A tale fine l’idea “No Prison” intende proporre i seguenti metodi e, insieme, obiettivi:
1. Riduzione considerevole dei numeri della detenzione. A fronte dell’enorme quanto inutile mole di sofferenza umana che l’istituzione carceraria comporta, promuovere lo sviluppo di ulteriori provvedimenti alternativi alla stessa, riservando eventuali misure reclusive a casi di estrema pericolosità, pur sempre nel rispetto dei diritti umani.
2. Decostruzione delle astrazioni e generalizzazioni del sistema penale. Gestire i comportamenti devianti e antisociali tenendo conto della specificità dei motivi, delle storie di vita, delle condizioni socioculturali che caratterizzano l’esperienza dei soggetti coinvolti, al fine di trovare risposte che prevengano il diffondersi di culture vendicative, processi di stigmatizzazione ed emarginazione.
3. Analizzare e risolvere i conflitti. Riconoscere la natura dei conflitti di cui i fenomeni devianti e delittuosi sono espressione e promuovere, tramite il riconoscimento dei danni sociali implicati, forme di risoluzione degli stessi e di riconciliazione, nella prospettiva della ricomposizione dei legami sociali.
4. Oltre la cultura della vendetta.

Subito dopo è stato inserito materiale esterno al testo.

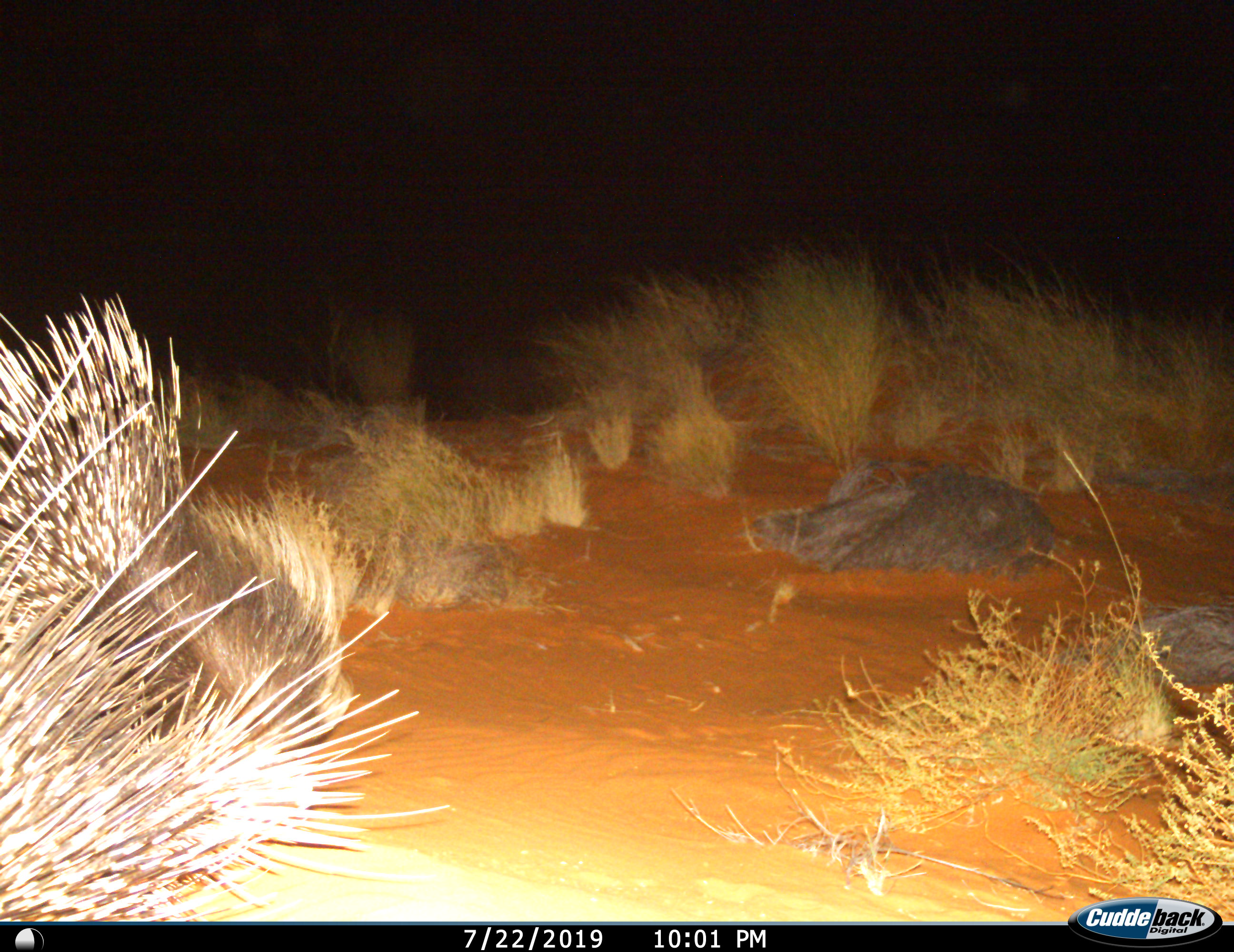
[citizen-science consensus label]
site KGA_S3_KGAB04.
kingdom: Animalia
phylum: Chordata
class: Mammalia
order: Rodentia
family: Hystricidae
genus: Hystrix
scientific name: Hystrix cristata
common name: crested porcupine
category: porcupine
Porcupine (crested porcupine) (Hystrix cristata), count 1. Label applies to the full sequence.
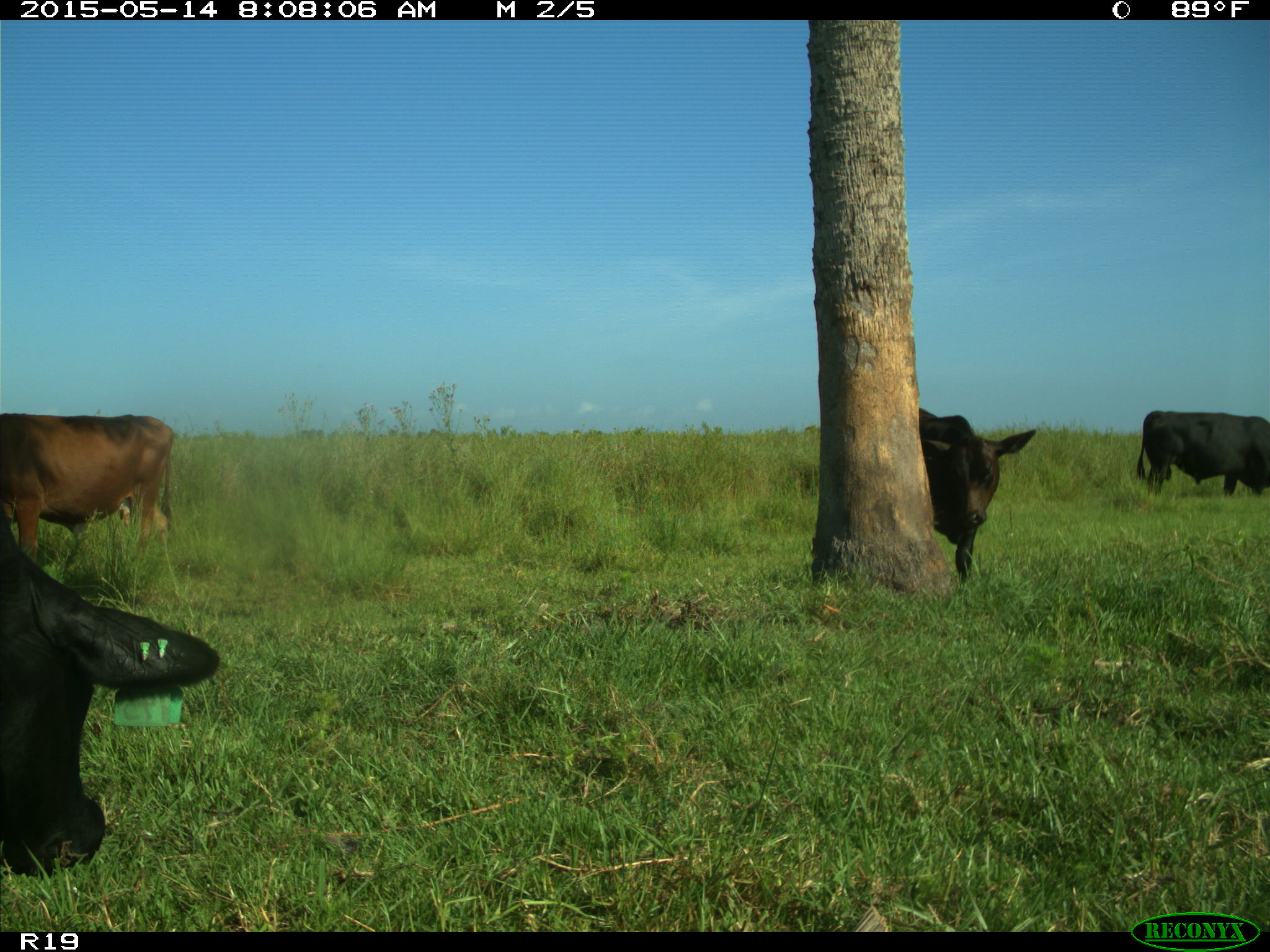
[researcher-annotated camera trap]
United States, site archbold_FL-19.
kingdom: Animalia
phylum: Chordata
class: Mammalia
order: Artiodactyla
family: Bovidae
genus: Bos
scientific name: Bos taurus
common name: domestic cow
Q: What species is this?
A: Bos taurus (domestic cow).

Superare la cultura vendicativa e patibolare che sta a fondamento dell’istituzione carceraria, prevalendo nei fatti sulle funzioni rieducative e sugli estemporanei tentativi di riforma, per introdurre metodi alternativi di gestione dei comportamenti devianti e illeciti, abbandonando l’idea di retribuire “il male con il male”, per elaborare risposte adeguate alla specificità di ogni singolo caso e soggetto, de-costruendo le rappresentazioni degli stessi determinate da pregiudizi e stereotipi produttori di stigma sociale.
5. Informazione e coscienza estese. Promuovere attorno alla questione penale e carceraria la diffusione di informazione, conoscenza, ricerca, analisi, riflessione, dibattito, che orientino i teorici, gli addetti ai lavori, i soggetti istituzionali, gli operatori, l’opinione pubblica alla consapevolezza e alla solidarietà, nella prospettiva di modifiche normative orientate al superamento dell’istituzione carceraria.
Il seminario si propone essenzialmente tre obiettivi:
a) Mettere in luce e documentare gli aspetti problematici e negativi che caratterizzano oggi l’istituzione carceraria.
b) Approfondire sul piano teorico e analitico le ragioni che portano a sostenere la necessità, oggi in particolare, di superare l’istituzione carceraria, nella prospettiva della sua abolizione.
c) Porre le basi per la trasformazione del movimento “No Prison” in una struttura associativa organizzata, per poter così perseguire efficacemente i suoi obiettivi.